BEGIN

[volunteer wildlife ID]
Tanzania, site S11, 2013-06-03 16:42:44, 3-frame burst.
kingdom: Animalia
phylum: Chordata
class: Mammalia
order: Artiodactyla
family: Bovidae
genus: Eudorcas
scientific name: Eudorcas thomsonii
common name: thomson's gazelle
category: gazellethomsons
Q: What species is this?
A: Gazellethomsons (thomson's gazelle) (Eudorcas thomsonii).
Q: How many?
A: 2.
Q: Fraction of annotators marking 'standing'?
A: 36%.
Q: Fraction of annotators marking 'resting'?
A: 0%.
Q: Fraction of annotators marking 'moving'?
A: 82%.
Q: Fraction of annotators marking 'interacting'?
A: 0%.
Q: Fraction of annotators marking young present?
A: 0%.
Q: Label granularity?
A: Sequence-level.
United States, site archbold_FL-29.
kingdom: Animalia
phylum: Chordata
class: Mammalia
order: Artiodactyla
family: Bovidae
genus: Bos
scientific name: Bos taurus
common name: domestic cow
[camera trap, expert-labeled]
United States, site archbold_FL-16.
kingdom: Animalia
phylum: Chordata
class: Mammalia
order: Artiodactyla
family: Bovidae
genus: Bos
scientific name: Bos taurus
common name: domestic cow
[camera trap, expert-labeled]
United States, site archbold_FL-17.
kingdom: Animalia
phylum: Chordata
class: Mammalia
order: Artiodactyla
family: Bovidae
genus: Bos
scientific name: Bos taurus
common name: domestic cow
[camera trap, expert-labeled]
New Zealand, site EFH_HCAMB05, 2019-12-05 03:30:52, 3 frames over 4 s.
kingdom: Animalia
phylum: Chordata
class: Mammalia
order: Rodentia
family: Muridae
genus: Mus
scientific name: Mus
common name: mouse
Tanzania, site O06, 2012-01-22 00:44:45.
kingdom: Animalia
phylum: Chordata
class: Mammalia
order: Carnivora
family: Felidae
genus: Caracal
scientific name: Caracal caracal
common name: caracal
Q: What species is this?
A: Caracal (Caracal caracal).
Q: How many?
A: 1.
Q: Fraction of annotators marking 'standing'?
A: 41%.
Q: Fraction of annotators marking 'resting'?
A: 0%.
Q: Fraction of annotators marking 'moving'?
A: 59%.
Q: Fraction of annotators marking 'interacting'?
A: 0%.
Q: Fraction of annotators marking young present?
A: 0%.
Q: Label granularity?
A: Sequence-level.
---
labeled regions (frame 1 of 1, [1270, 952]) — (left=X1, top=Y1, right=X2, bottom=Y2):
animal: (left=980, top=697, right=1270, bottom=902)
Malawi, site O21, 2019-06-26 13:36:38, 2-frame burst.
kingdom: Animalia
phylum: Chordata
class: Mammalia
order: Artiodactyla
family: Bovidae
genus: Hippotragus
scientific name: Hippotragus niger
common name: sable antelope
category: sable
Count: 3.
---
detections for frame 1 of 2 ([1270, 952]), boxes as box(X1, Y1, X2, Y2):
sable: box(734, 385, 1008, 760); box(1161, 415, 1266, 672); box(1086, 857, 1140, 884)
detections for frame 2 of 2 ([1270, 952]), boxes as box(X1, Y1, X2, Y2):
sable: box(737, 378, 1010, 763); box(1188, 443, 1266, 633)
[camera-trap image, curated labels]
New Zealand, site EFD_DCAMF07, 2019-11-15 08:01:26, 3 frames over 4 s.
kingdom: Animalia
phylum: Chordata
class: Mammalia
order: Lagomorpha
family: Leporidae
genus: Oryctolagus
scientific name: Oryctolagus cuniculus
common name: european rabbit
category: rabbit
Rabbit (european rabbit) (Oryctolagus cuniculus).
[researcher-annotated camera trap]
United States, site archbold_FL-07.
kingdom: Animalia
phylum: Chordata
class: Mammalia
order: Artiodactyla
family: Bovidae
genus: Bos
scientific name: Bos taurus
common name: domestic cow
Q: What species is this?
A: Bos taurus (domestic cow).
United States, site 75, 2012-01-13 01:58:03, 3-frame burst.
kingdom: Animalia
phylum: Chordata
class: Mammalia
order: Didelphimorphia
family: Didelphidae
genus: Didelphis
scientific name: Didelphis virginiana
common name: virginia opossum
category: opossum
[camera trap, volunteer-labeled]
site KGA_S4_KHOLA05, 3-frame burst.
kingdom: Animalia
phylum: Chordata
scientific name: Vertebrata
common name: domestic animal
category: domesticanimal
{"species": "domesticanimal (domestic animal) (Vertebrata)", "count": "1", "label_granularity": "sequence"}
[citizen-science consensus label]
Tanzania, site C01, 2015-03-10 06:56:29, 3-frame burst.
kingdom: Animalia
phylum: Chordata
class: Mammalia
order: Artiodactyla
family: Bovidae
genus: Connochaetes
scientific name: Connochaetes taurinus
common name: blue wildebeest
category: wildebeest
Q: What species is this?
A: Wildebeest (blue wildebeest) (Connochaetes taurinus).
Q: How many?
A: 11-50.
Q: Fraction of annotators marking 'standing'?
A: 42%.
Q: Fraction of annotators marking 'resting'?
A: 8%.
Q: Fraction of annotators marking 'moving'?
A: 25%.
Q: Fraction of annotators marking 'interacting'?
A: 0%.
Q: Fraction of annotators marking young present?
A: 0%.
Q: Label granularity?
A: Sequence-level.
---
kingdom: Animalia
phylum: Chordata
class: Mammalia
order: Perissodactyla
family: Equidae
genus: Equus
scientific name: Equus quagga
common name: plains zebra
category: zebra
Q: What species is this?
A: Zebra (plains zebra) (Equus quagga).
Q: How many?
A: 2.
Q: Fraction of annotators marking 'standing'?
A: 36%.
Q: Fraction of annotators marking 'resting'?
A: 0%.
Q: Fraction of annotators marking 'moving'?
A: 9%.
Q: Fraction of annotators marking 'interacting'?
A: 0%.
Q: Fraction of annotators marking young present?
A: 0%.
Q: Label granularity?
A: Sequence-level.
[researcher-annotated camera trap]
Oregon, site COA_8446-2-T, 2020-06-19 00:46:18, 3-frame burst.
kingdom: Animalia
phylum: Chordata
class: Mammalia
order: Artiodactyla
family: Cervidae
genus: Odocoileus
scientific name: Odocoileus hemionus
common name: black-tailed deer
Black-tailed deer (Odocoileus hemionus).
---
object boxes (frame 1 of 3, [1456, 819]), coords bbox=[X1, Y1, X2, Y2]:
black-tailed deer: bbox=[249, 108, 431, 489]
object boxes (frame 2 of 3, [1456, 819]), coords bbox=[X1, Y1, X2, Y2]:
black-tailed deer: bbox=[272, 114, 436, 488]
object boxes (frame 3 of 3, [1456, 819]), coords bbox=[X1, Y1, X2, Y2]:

END

• **Your objective**:
Extract every line above containing the word "over".

• **Answer to this exercise**:
New Zealand, site EFH_HCAMB05, 2019-12-05 03:30:52, 3 frames over 4 s.
New Zealand, site EFD_DCAMF07, 2019-11-15 08:01:26, 3 frames over 4 s.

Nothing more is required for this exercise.